I live in Boston. It snowed here last night shortly after it finished raining daggers. I was on my road bike with a stupid, clipped-on fender, and I got soaked and spent too much ride time wondering what hypothermia actually feels like. You start to feel warm, don’t you?
Yeah, that didn’t happen.
My challenges are: 1) I like to go fast. I do not have the patience to ride an upright bike with fat tires, fenders, panniers, etc. 2) I live at the top of a steep hill. The end of every ride features a kilometer that varies between 6% and 14%. It’s not a back breaker at all, but it’s always there whether I feel strong…or not. 3) We get a lot of rain, snow and in between slop.
So how do I go fast, keep a gear small enough to climb a real hill and keep the weather off me, all at the same time?
My current thinking is to build out a titanium cross bike with an internally geared rear hub. I’d run mini V-brakes for better stopping power.
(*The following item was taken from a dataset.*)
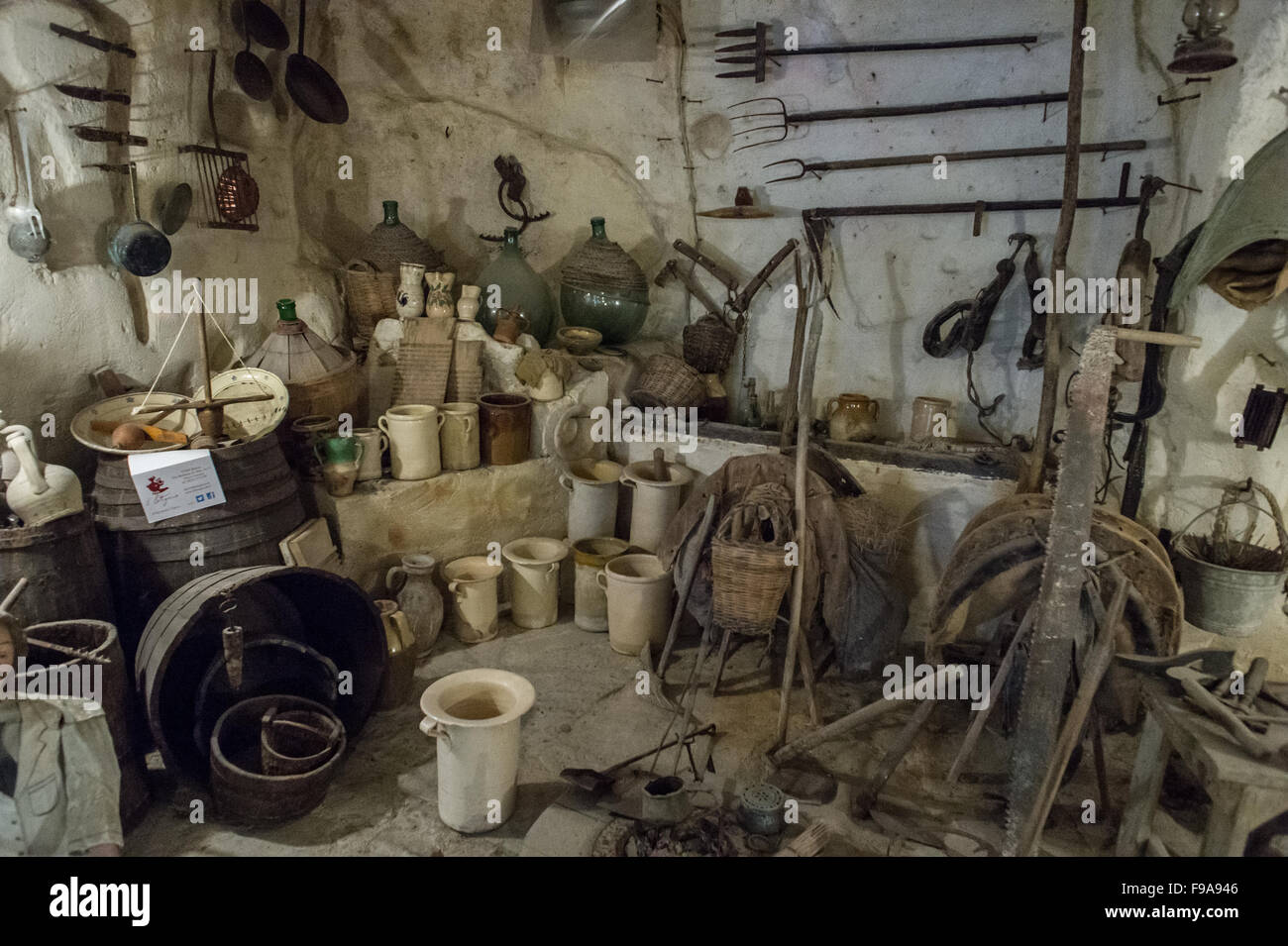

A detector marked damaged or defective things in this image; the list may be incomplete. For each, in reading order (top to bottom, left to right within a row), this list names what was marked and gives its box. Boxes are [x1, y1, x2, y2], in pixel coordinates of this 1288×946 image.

I’d put 28mm or 30mm tires on it and a good pair of fenders.
The titanium will resist the rust that comes from so much water and salt being sprayed at the frame for so many months out of the year. The internal hub will also add to weatherproofness and simplicity. I need my everyday bike to need less tuning. Simplicity is good. The mini Vs will stop when they’re wet. I have never run a pair of cantis that had that ability. In Boston’s winter rush hour, you want to be able to stop. Your life depends on it. Finally, the slightly wider tires give me stability in bad conditions, but still stay skinny enough to make time across town. I hate fenders, but they’re a no-brainer.
I think I will build this bike. Given my time constraints, I should have it ready for the first sunny day of Spring.
Anyway…this week’s Group Ride asks the question: What is your perfect everyday bike? Build it out for us. Explain your choices.
Do you live in the flats where a single-speed demon will do the trick? Do you live in a warm, dry place, where you can ride your carbon race bike 360 days a year? Do you live in the Yukon and have designs on a snow bike with 4inch tires? I cling to the perhaps foolish belief that there really is a perfect bike out there, and that if I listen to those who know better, and think as hard as I can, I will eventually build that bike and ride it all the way to the grave.